The May futures contract of lead on the MCX has been in a consolidation phase since the past two months, oscillating between ₹129 and ₹137. The price has been witnessing a decline since the beginning of the month, but the support at ₹129 is acting as a cushion, arresting a decline below this level. Currently trading at ₹131.6, the contract has lost about 14 per cent for the year.
As the contract continues to remain below the 21- and 50-day moving averages, the inherent bias is towards the downside. The daily RSI’s midpoint level of sub-50 corroborates it.

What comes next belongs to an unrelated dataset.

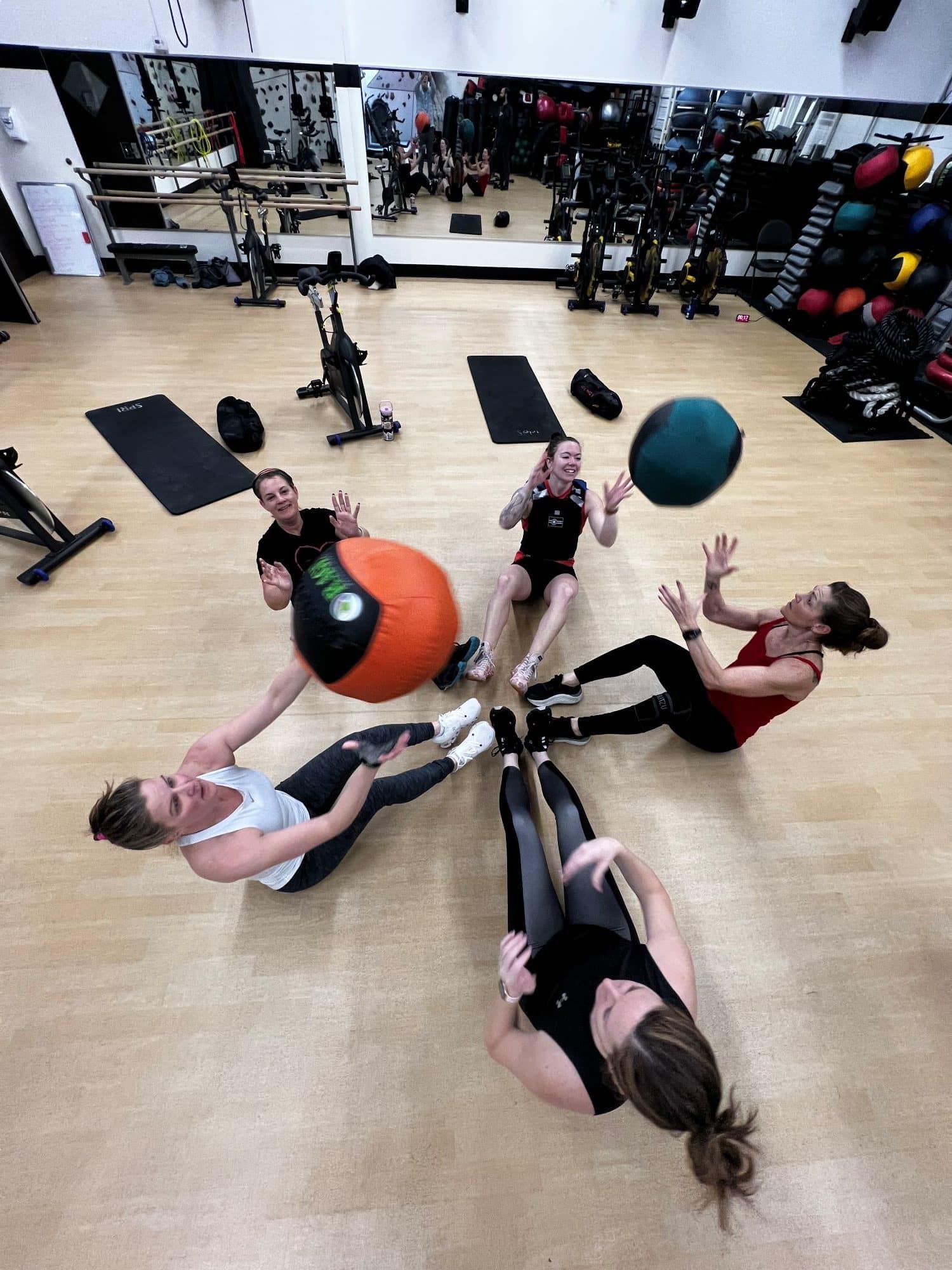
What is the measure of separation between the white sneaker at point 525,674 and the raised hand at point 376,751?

But the MACD indicator on the daily chart is staying flat in the negative territory.
On the back of the prevailing bearish momentum, if the contract breaches the lower boundary of the range at ₹129, it is likely to fall to ₹122. A break below that level can drag the contract to ₹118. On the contrary, if the contract breaks out of the upper boundary of the range at ₹137, it will immediately face a hurdle at ₹140, which coincides with the 38.2 per cent Fibonacci retracement level of the previous downtrend. Beyond that level, resistance can be spotted at ₹145 and ₹150.

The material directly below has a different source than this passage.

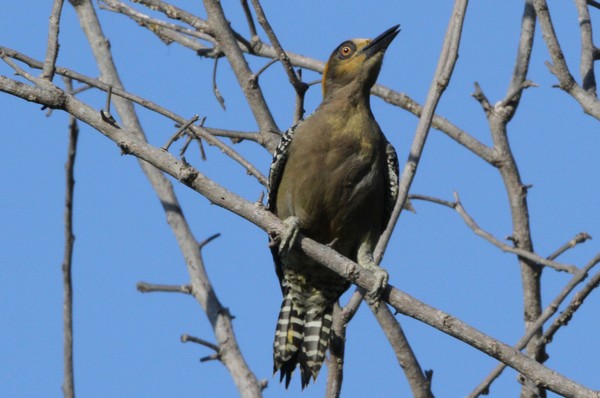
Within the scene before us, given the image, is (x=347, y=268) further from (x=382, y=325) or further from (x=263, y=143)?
(x=263, y=143)

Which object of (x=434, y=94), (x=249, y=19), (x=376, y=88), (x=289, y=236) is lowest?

On the global front, the three-month rolling forward contract of lead on the London Metal Exchange (LME) faced selling pressure last week. The price has been declining and is currently testing the key support at $1,600. If the price slips below that level, a fresh round of selling can be expected. This could bring down the price of the contract on the MCX as well.
Trading strategy
While the major trend of the metal is bearish, the respective futures contracts on the MCX and LME are hovering around a support level. So, traders can initiate fresh short positions if MCX-Lead decisively breaks below ₹129. Stop-loss can be placed at ₹136.
Note: The recommendations are based on technical analysis. There is a risk of loss in trading.